• Directive:
Copy every line of the listing below word for word, leaving out the pictures.

• Data for the task:
########################################
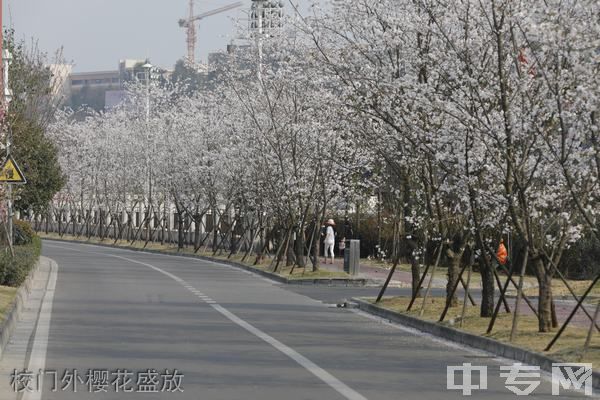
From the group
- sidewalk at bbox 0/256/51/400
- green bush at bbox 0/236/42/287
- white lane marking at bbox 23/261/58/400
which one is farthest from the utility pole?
white lane marking at bbox 23/261/58/400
########################################
• Response to this task:
From the group
- sidewalk at bbox 0/256/51/400
- green bush at bbox 0/236/42/287
- white lane marking at bbox 23/261/58/400
which one is farthest from the utility pole?
white lane marking at bbox 23/261/58/400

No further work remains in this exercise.